Output the entries below as a numbered list, skipping blank lines and omitting the pictures.
** Begin Provided material **
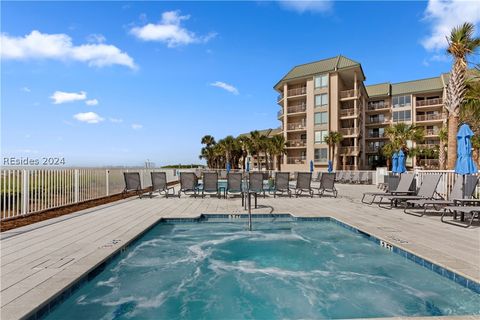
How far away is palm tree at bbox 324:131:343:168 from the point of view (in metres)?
35.2

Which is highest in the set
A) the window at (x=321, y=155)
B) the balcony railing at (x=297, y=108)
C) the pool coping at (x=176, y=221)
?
the balcony railing at (x=297, y=108)

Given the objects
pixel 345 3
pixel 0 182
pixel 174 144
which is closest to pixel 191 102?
pixel 174 144

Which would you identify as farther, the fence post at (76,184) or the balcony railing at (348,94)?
the balcony railing at (348,94)

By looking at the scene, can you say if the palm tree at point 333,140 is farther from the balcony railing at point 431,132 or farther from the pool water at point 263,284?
the pool water at point 263,284

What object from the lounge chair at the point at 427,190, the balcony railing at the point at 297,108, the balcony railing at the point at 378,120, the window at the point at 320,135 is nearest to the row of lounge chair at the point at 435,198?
the lounge chair at the point at 427,190

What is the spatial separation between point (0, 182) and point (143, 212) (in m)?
3.20

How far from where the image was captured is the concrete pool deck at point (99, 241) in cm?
304

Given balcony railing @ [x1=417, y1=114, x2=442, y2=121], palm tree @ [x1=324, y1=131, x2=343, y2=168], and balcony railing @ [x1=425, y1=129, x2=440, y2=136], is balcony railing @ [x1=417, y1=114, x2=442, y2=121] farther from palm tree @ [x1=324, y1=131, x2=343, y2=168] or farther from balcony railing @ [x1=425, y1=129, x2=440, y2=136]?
palm tree @ [x1=324, y1=131, x2=343, y2=168]

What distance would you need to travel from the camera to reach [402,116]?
43.2m

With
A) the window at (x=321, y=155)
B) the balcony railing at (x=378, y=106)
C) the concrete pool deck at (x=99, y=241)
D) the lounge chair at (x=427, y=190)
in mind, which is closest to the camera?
the concrete pool deck at (x=99, y=241)

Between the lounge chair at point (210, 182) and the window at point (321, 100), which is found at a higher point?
the window at point (321, 100)

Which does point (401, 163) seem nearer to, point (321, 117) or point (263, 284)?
point (263, 284)

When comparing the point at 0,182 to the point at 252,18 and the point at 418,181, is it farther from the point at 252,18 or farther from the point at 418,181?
the point at 252,18

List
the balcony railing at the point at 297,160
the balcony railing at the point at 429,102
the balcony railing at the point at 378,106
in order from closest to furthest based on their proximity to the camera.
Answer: the balcony railing at the point at 297,160 → the balcony railing at the point at 429,102 → the balcony railing at the point at 378,106
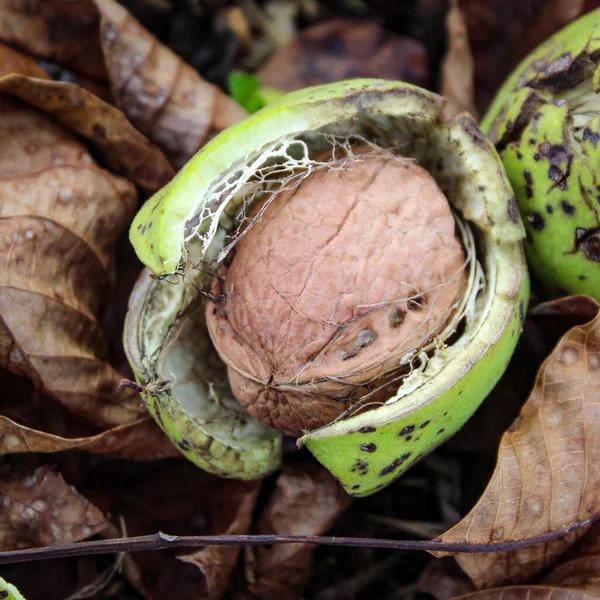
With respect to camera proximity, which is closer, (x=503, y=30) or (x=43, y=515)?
(x=43, y=515)

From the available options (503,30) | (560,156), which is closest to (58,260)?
(560,156)

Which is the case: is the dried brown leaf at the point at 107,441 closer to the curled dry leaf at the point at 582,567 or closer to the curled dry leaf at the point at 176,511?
the curled dry leaf at the point at 176,511

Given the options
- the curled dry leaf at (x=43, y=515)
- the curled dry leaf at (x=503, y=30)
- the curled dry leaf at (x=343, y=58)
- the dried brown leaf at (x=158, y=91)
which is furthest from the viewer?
the curled dry leaf at (x=343, y=58)

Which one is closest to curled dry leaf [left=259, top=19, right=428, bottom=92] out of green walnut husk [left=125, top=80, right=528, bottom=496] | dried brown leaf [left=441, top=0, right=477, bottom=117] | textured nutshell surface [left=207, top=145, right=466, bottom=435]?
dried brown leaf [left=441, top=0, right=477, bottom=117]

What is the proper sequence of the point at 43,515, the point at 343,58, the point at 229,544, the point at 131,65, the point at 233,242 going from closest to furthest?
the point at 229,544 → the point at 233,242 → the point at 43,515 → the point at 131,65 → the point at 343,58

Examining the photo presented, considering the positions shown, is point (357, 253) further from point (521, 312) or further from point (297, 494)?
** End Provided material **
*Written solution*
1. How far away is palm tree at bbox 324:131:343:168 from the point of view (in metres)?
2. 35.2
3. Which is highest in the set
4. A) the window at (x=321, y=155)
5. B) the balcony railing at (x=297, y=108)
6. C) the pool coping at (x=176, y=221)
7. ?
8. the balcony railing at (x=297, y=108)
9. Given the objects
10. pixel 345 3
11. pixel 0 182
12. pixel 174 144
13. which is closest to pixel 191 102?
14. pixel 174 144
15. Which would you identify as farther, the fence post at (76,184) or the balcony railing at (348,94)?
16. the balcony railing at (348,94)
17. By looking at the scene, can you say if the palm tree at point 333,140 is farther from the balcony railing at point 431,132 or farther from the pool water at point 263,284?
18. the pool water at point 263,284
19. What object from the lounge chair at the point at 427,190, the balcony railing at the point at 297,108, the balcony railing at the point at 378,120, the window at the point at 320,135 is nearest to the row of lounge chair at the point at 435,198?
20. the lounge chair at the point at 427,190
21. What is the spatial separation between point (0, 182) and point (143, 212) (in m)?
22. 3.20
23. How far from where the image was captured is the concrete pool deck at point (99, 241) in cm?
24. 304
25. Given balcony railing @ [x1=417, y1=114, x2=442, y2=121], palm tree @ [x1=324, y1=131, x2=343, y2=168], and balcony railing @ [x1=425, y1=129, x2=440, y2=136], is balcony railing @ [x1=417, y1=114, x2=442, y2=121] farther from palm tree @ [x1=324, y1=131, x2=343, y2=168] or farther from balcony railing @ [x1=425, y1=129, x2=440, y2=136]?
26. palm tree @ [x1=324, y1=131, x2=343, y2=168]
27. What distance would you need to travel from the camera to reach [402,116]?
28. 43.2m
29. With
30. A) the window at (x=321, y=155)
31. B) the balcony railing at (x=378, y=106)
32. C) the concrete pool deck at (x=99, y=241)
33. D) the lounge chair at (x=427, y=190)
34. in mind, which is closest to the camera?
35. the concrete pool deck at (x=99, y=241)
36. Between the lounge chair at point (210, 182) and the window at point (321, 100), which is found at a higher point?
37. the window at point (321, 100)
38. Which does point (401, 163) seem nearer to, point (321, 117) or point (263, 284)?
39. point (263, 284)
40. When comparing the point at 0,182 to the point at 252,18 and the point at 418,181, is it farther from the point at 252,18 or farther from the point at 418,181?
41. the point at 252,18
42. List
43. the balcony railing at the point at 297,160
44. the balcony railing at the point at 429,102
45. the balcony railing at the point at 378,106
46. in order from closest to furthest based on their proximity to the camera.
47. Answer: the balcony railing at the point at 297,160 → the balcony railing at the point at 429,102 → the balcony railing at the point at 378,106
48. With respect to camera proximity, which is closer, (x=503, y=30) or (x=43, y=515)?
49. (x=43, y=515)
50. From the available options (503,30) | (560,156), which is closest to (58,260)?
51. (560,156)
52. Which is the case: is the dried brown leaf at the point at 107,441 closer to the curled dry leaf at the point at 582,567 or closer to the curled dry leaf at the point at 176,511?
53. the curled dry leaf at the point at 176,511
54. Given the options
55. - the curled dry leaf at (x=43, y=515)
56. - the curled dry leaf at (x=503, y=30)
57. - the curled dry leaf at (x=343, y=58)
58. - the dried brown leaf at (x=158, y=91)
59. which is furthest from the viewer?
60. the curled dry leaf at (x=343, y=58)
61. Which one is closest to curled dry leaf [left=259, top=19, right=428, bottom=92] out of green walnut husk [left=125, top=80, right=528, bottom=496] | dried brown leaf [left=441, top=0, right=477, bottom=117] | textured nutshell surface [left=207, top=145, right=466, bottom=435]?
62. dried brown leaf [left=441, top=0, right=477, bottom=117]
63. What is the proper sequence of the point at 43,515, the point at 343,58, the point at 229,544, the point at 131,65, the point at 233,242 going from closest to furthest?
64. the point at 229,544 → the point at 233,242 → the point at 43,515 → the point at 131,65 → the point at 343,58
65. Examining the photo presented, considering the positions shown, is point (357, 253) further from point (521, 312) or further from point (297, 494)?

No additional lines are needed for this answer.